• [AIM A]
From the guide on adverse action notices, reproduce word for word the part that opens with the words containing "What an Adverse" and closes with "U.S.C. § 1681m).".
• [AIM B]
In the guide on adverse action notices, what federal law requires a landlord to send the notice?

::: TEXT PROVIDED :::

Adverse Action Notices for Landlords: When You Must Send One and What It Must Say
If you deny an applicant — or take any unfavorable action — based on a background check or credit report, federal law requires a written adverse action notice. Skipping it is one of the most common and most expensive landlord compliance mistakes.
Quick Take
Under the FCRA, an adverse action notice is mandatory whenever you take an unfavorable rental action based even partly on a consumer report. That includes denial, a higher deposit, a cosigner requirement, or different lease terms. The notice must identify the consumer reporting agency, state that the agency did not make the decision, and tell the applicant they can get a free report copy and dispute errors. Missing notices expose landlords to statutory damages plus attorney fees.
What an Adverse Action Notice Is — and Why It Exists
An adverse action notice is a written communication a landlord must provide to a rental applicant whenever the landlord takes an unfavorable action based, in whole or in part, on information from a consumer report. It is required under the Fair Credit Reporting Act (15 U.S.C. § 1681m).
The notice exists to protect the applicant’s rights. Consumer reports — credit reports, background checks, eviction histories — can and do contain errors. The adverse action notice is the legal mechanism that tells an applicant: (1) a report influenced this decision, (2) here is who supplied that report, and (3) here is how you can see it and challenge anything wrong.
For landlords, the notice does double duty: it satisfies a legal obligation, and it creates a documented record that you followed FCRA procedure. That record is your best defense if an applicant later alleges discrimination or improper screening.

::: DATA SUPPLIED :::

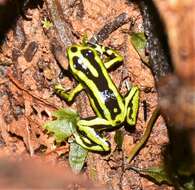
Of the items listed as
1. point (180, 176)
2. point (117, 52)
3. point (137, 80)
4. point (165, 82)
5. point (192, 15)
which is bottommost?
point (180, 176)

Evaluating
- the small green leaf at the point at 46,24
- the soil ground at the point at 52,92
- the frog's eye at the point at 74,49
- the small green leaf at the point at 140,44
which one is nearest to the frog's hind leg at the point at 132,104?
the soil ground at the point at 52,92

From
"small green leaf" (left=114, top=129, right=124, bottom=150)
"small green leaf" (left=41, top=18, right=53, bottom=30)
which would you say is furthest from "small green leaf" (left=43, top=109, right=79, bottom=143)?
"small green leaf" (left=41, top=18, right=53, bottom=30)

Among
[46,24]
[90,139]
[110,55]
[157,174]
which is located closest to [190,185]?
[157,174]

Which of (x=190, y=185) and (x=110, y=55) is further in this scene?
(x=110, y=55)

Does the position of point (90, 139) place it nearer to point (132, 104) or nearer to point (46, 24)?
point (132, 104)

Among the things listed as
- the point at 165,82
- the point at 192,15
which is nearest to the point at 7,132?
the point at 165,82

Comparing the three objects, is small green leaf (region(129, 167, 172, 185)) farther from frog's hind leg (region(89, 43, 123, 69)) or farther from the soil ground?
frog's hind leg (region(89, 43, 123, 69))

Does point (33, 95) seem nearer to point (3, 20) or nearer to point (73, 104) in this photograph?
point (73, 104)
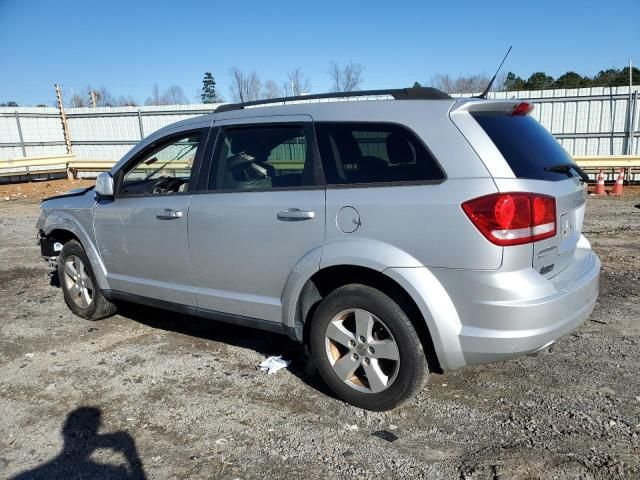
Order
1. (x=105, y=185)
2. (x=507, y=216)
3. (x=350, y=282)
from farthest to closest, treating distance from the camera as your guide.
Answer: (x=105, y=185)
(x=350, y=282)
(x=507, y=216)

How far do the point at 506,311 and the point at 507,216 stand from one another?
1.64ft

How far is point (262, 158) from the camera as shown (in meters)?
3.78

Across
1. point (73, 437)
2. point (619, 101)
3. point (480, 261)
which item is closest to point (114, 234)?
point (73, 437)

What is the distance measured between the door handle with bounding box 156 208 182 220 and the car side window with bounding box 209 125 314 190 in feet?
1.14

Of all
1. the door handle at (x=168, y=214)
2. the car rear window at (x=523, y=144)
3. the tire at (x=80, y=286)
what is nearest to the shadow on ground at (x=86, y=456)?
the door handle at (x=168, y=214)

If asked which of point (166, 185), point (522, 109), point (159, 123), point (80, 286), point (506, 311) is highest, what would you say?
point (159, 123)

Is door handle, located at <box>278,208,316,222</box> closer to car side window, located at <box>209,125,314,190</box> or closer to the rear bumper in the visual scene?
car side window, located at <box>209,125,314,190</box>

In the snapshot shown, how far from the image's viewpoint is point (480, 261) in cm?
275

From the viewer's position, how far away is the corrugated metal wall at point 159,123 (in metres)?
15.3

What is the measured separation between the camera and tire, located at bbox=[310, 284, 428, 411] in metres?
3.04

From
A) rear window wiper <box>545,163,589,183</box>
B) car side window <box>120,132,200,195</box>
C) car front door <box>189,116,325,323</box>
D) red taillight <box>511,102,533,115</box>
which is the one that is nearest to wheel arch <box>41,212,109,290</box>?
car side window <box>120,132,200,195</box>

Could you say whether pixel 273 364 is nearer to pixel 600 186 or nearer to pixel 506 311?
pixel 506 311

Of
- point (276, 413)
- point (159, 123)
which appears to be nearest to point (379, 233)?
point (276, 413)

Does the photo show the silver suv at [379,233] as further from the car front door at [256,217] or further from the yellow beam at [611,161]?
the yellow beam at [611,161]
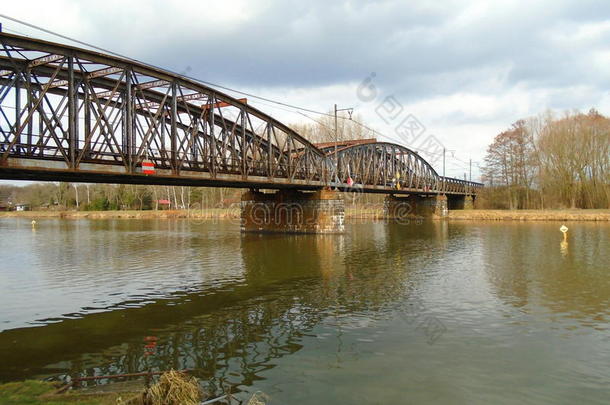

:::

• [EXERCISE SOLUTION A]
What an Adverse Action Notice Is — and Why It Exists
An adverse action notice is a written communication a landlord must provide to a rental applicant whenever the landlord takes an unfavorable action based, in whole or in part, on information from a consumer report. It is required under the Fair Credit Reporting Act (15 U.S.C. § 1681m).

• [EXERCISE SOLUTION B]
The Fair Credit Reporting Act (15 U.S.C. § 1681m).